Researchers at UC San Francisco have designed a single clinical laboratory test capable analyzing the microbes responsible for serious infections. The rapid test is conducted under 6 hours and uses most body fluid sample to investigate a large range of infectious agents. Fast analysis will yield rapid treatment options for seriously ill patients. Their study is published in Nature Medicine.
"The advance here is that we can detect any infection from any body fluid, without special handling or processing for each distinct body fluid," said study corresponding author Charles Chiu, MD, PhD, a professor in the UCSF Department of Laboratory Medicine and director of the UCSF-Abbott Viral Diagnostics and Discovery Center.
The protocol employs powerful "next-generation" DNA-sequencing technology to account for all DNA in a sample, which may be from any species -- human, bacterial, viral, parasitic, or fungal. Clinicians do not need to have a infectious culprit in mind. To identify a match, the new test relies on specially developed analytical software to compare DNA sequences in the sample to massive genomic databases covering all known pathogens.

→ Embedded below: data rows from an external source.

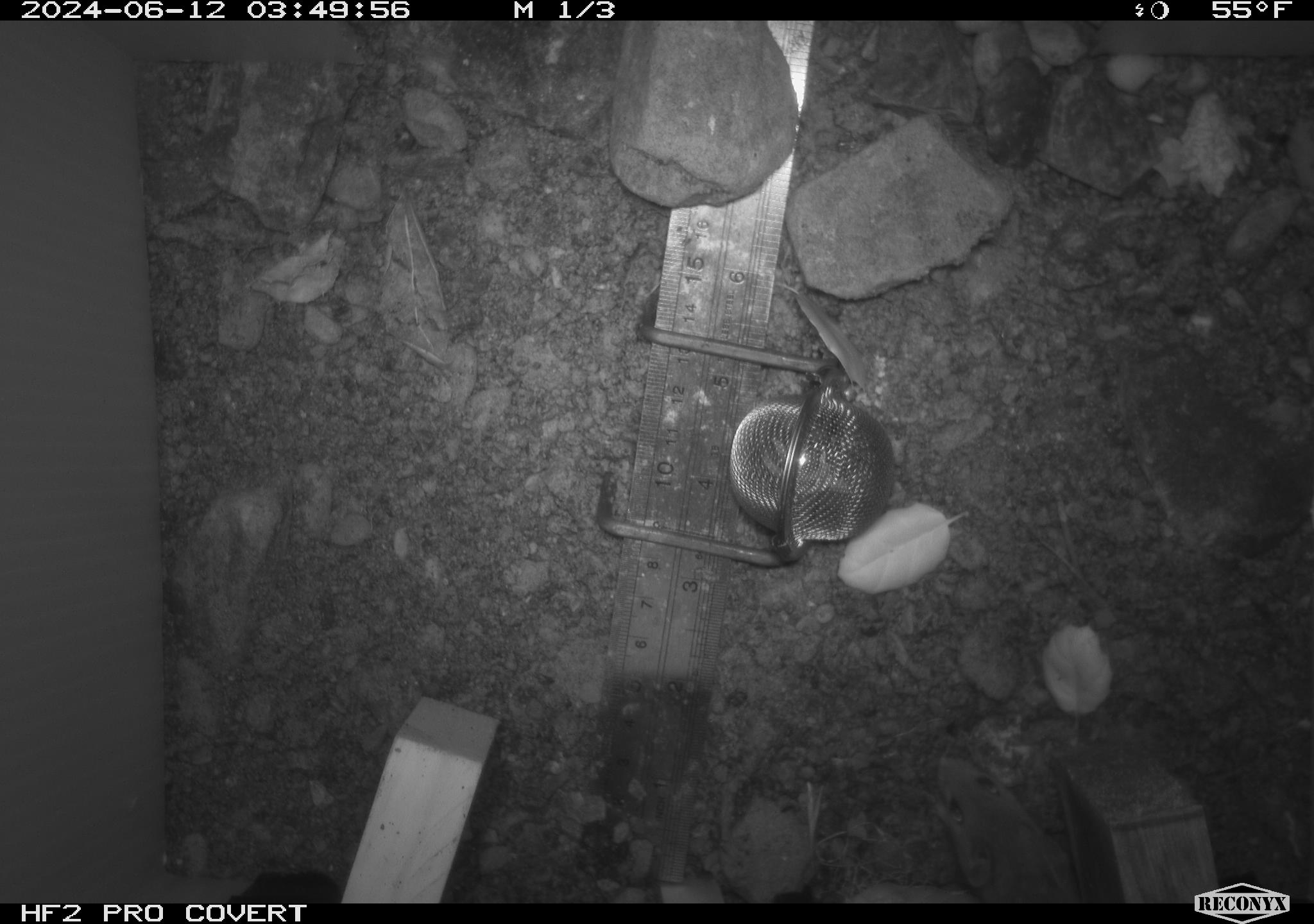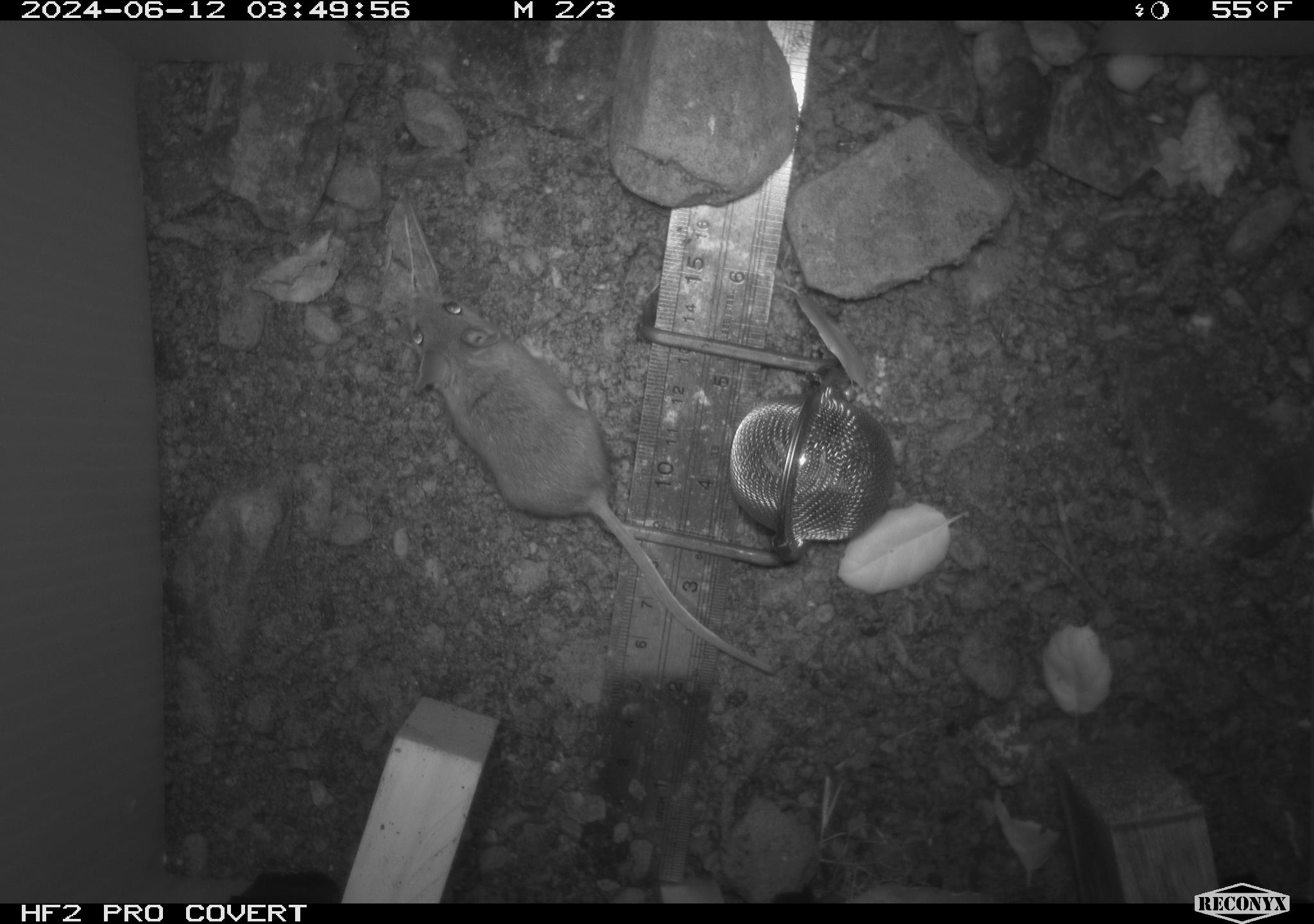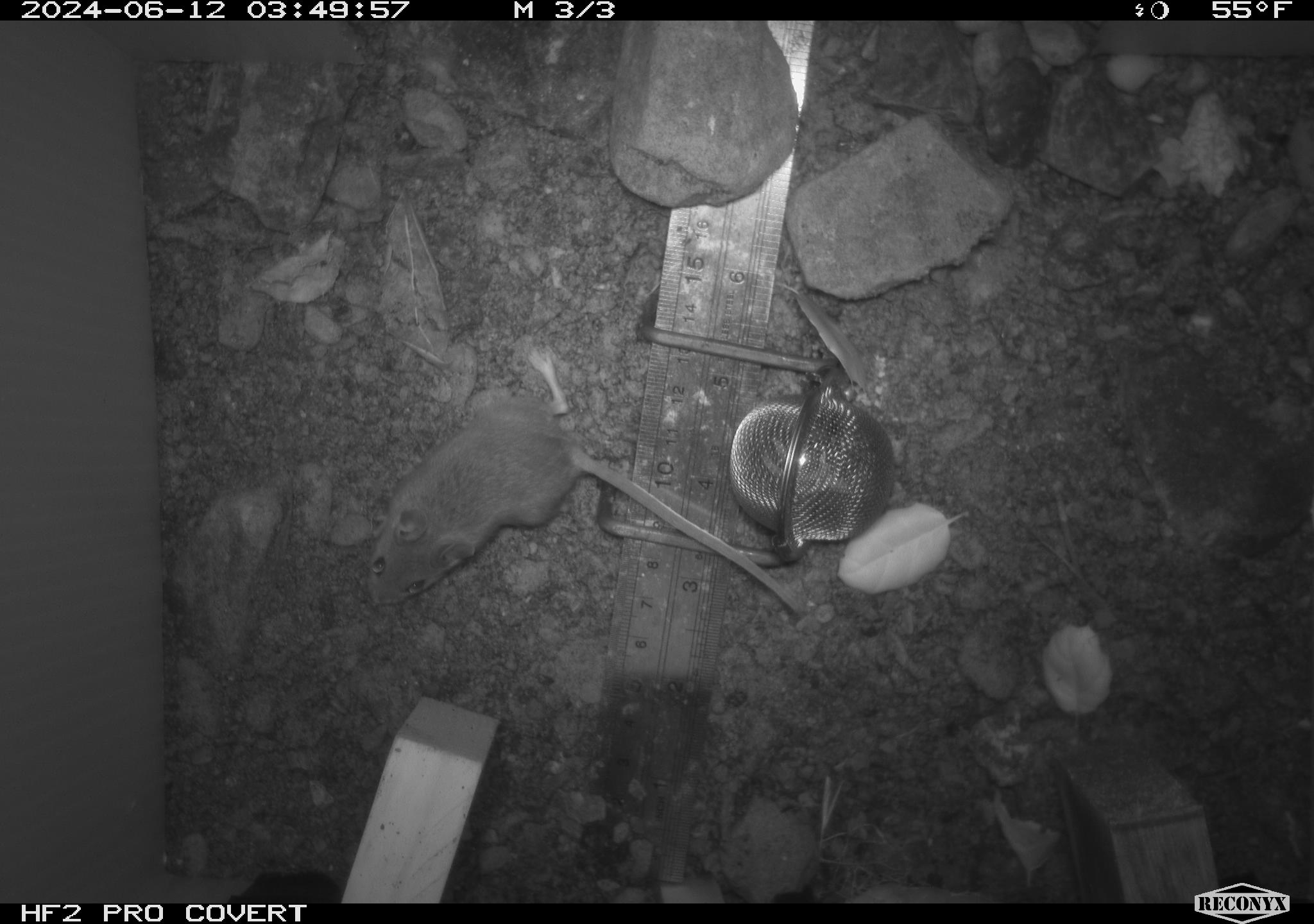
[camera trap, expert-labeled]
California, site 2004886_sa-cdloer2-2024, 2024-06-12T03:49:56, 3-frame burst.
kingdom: Animalia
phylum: Chordata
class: Mammalia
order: Rodentia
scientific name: Rodentia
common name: mouse species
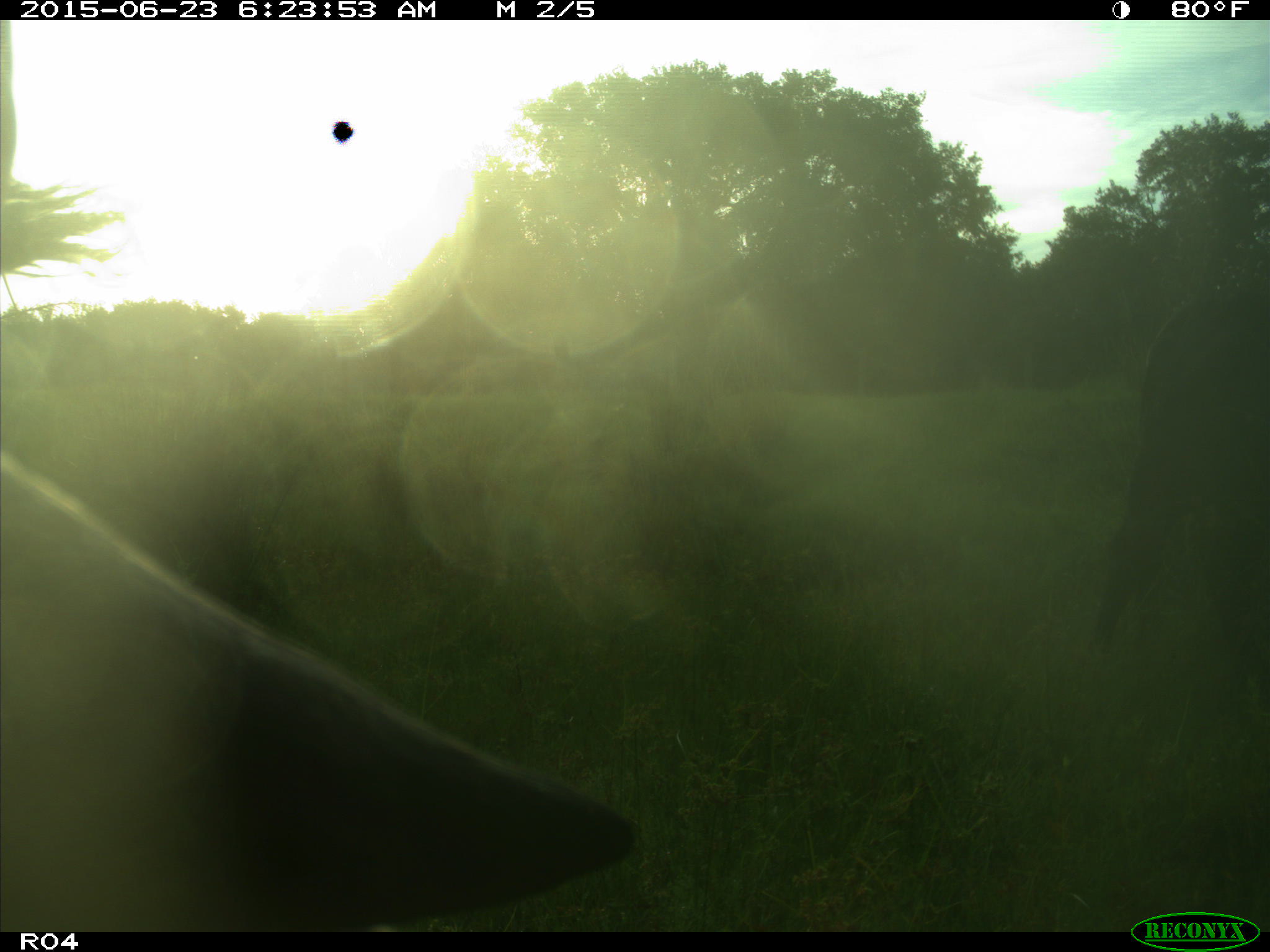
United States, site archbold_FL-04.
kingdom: Animalia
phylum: Chordata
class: Mammalia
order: Artiodactyla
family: Bovidae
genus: Bos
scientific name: Bos taurus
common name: domestic cow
Bos taurus (domestic cow).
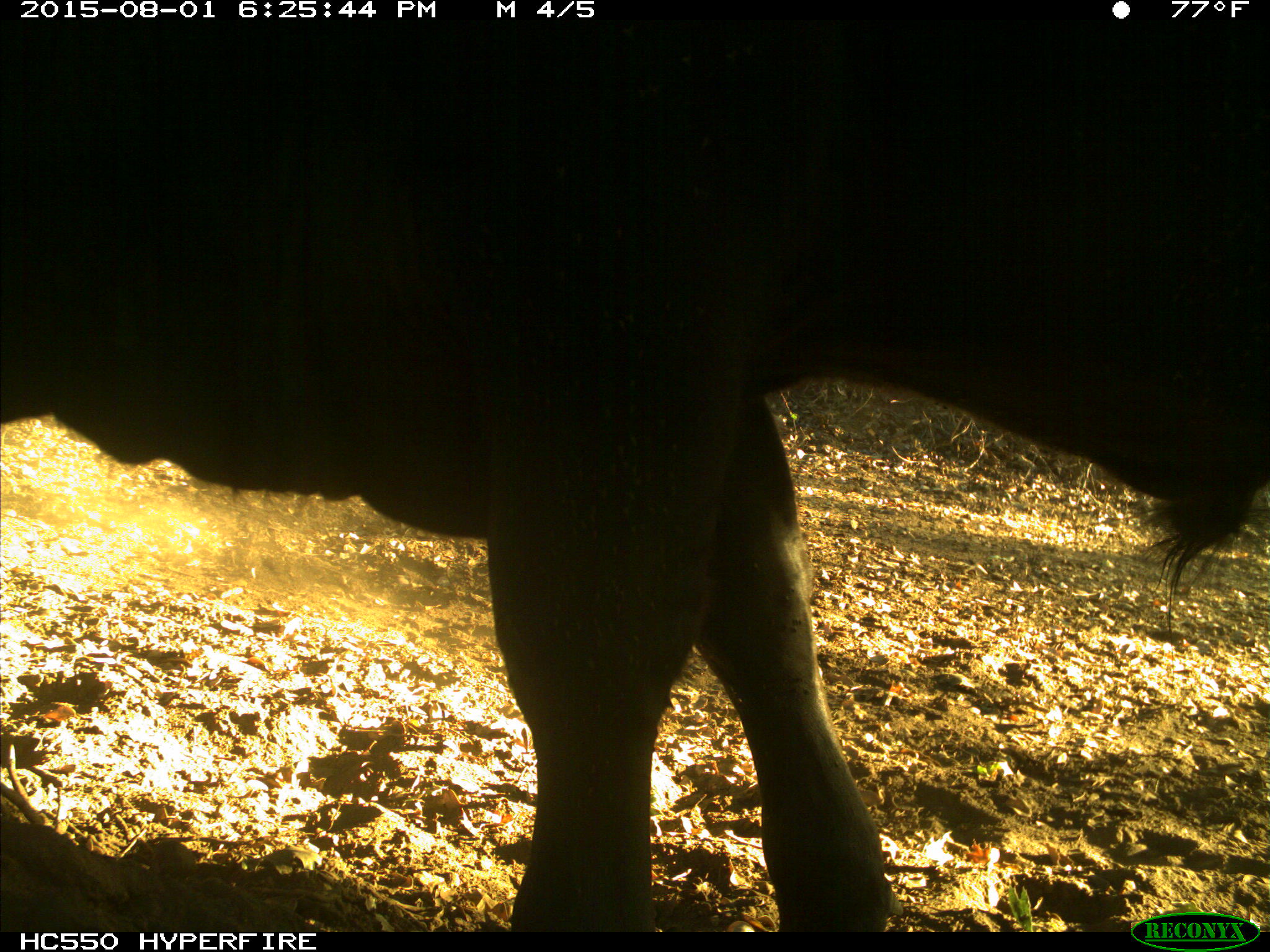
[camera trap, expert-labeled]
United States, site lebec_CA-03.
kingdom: Animalia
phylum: Chordata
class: Mammalia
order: Artiodactyla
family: Bovidae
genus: Bos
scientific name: Bos taurus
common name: domestic cow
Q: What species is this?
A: Bos taurus (domestic cow).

In the new study, researchers compared performance of their new single-protocol "metagenomic" DNA test to laboratory culture-based tests and now-standard PCR-based DNA tests, using two high-powered DNA sequencing technologies to diagnose bacterial or fungal infection. 180 body fluid samples from in and around the lungs, the peritoneal cavity, pus-filled abscesses, the spinal cord, joints, and other sites.